Model Systems in Neuroethology

Division of Labor in the Honeybee


Animal


Honey Bees, Apis mellifera.

Honeybees (Apis mellifera) live in colonies of thousands of individual bees working cooperatively to maintain the integrity of the nest and to ensure the survival of the next generation of bees. In order to accomplish these goals, honeybees have developed elaborate social structures to divide the many tasks among the worker bees.

Tree of Life: Apoidea


Behavior

The many tasks of associated with maintaining the hive are divided among the worker bees in an age-based fashion (polyethism). That is, individual bees perform the tasks in a specific sequence. The youngest bees clean the cells for about 3 days, then they are nurses to the brood for several days. From days 10 to 20, the bees engage in building activities and pollen storage and reception. At around day 20, the bees stand guard at the hive entrance, and after a few days the bees become foragers. The bees will remain foragers until they die. This pattern, however, is flexible. Young bees raised in the absence of older foragers will begin to forage precociously. The mechanism underlying this age-based division of labor and its ability to respond to environmental changes is currently poorly understood.


Neural Substrates

It has been shown that the circulating concentration of juvenile hormone (JH) increases during the lifespan of the honeybee, and that the levels of JH correspond to age-related tasks. In addition, it has been shown that JH lowers the behavioral threshold to many task-related stimuli (Robinson, 1987), suggesting that JH may play a role in controlling the onset of age-related task performance.

Furthermore, young bees raised in isolation show increased levels of JH and the tendency to engage in foraging activity (Huang and Robinson, 1992). These data suggest that the presence of the older bees in a nest may inhibit the production of JH in young bees, thus preventing them from engaging in activities normally performed by older bees. According to the model, as the older bees die, younger bees receive less inhibition and thus have increased levels of JH, promoting behavioral patterns appropriate for older bees.

In this model, the processing of task-related olfactory stimuli (i.e. alarm pheromones) changes in response to JH. The possible neural substrates of this processing are shown below:


Schematic diagram of the honeybee olfactory system

Inputs from the antennal nerve project to the glomeruli of the antennal lobe. There a two categories of AL neurons: local interneurons and projection neurons. The specific information-processing role of the interneurons is not known, but recent data indicates that they are GABAergic, and hence inhibitory. The output neurons project through the antenno-glomerular tracts to the Kenyon cells of the mushroom bodies. The mushroom bodies also receive visual input and have been postulated to have a role in learning and memory (Menzel and Muller, 1996).

Data from Robinson (1987) indicates that the changes in olfactory processing of alarm pheromones are not mediated by the antennal chemoreceptors. This implicates the central olfactory processing system (AL and mushroom bodies) in mediating this plasticity and hence age-based division of labor. Future neurobiological investigation should help elucidate the neural mechanisms involved in this plasticity and will help us to understand some of the principles by which this highly complex social network of bees is organized.

 


Selected References

Good Overview of Honeybee Neurobiology:
Menzel R. and Mercer A. eds (1987) Neurobiology and Behavior of Honeybees. Springer-Verlag.

Activator-Inhibitor Model of Division of Labor:
Huang Z-Y and G. Robinson (1982) Honeybee colony integration: Worker- worker interactions mediate hormonally regulated plasticity in division of labor. Proc. Natl. Acad. Sci. 89: 11726-11729.

Robinson G. (1987) Modulation of alarm pheromone perception in the honey bee: Evidence for division of labor based on hormonally regulated response thresholds. J. Comp. Physiol. A. 160: 613-619.

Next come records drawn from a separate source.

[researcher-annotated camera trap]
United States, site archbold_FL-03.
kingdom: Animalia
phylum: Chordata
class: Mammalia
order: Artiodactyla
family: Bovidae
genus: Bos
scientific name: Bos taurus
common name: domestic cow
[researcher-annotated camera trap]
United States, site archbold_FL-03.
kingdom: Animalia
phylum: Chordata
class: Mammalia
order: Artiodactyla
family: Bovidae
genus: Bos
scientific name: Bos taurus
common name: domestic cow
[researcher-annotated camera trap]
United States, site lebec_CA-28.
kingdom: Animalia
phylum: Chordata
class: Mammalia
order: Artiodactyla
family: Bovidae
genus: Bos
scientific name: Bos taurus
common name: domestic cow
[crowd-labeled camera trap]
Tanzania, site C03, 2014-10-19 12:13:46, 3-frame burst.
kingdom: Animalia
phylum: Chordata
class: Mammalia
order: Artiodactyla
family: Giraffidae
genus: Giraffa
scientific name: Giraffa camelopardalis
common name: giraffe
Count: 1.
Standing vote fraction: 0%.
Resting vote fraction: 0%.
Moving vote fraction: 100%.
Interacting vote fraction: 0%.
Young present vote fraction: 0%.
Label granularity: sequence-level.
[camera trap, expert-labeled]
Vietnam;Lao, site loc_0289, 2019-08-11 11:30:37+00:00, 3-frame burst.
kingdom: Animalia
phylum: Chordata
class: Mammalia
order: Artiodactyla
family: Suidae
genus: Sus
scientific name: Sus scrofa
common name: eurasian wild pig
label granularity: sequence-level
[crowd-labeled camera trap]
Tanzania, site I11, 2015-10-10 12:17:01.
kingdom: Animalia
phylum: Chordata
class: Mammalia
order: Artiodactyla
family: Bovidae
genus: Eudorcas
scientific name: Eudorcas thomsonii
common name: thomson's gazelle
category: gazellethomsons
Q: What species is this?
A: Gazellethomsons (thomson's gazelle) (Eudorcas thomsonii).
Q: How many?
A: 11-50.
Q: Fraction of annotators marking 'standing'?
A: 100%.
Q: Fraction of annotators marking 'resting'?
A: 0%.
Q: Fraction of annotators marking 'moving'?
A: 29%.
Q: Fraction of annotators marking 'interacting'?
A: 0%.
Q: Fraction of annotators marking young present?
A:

Anatomy and Physiology of Honeybee Olfactory System:
Flanagan D. and A. Mercer (1989) Morphology and response characteristics of neurons in the deutocerebrum of the honeybee Apis mellifera. J. Comp. Physiol. A 164: 483-494.

Iwama A., Sugihara D. and T. Shibuya (1995) Morphology and physiology of neurons responding to the Nasonov pheromone in the antennal lobe of the honeybee, Apis mellifera. Zoological Science. 12: 207-218.

Plasticity in Honeybee Nervous System:
Menzel R. and U. Muller (1996) Learning and memory in honeybees: From behavior to neural substrates. Ann. Rev. Neurosci. 19: 379-404.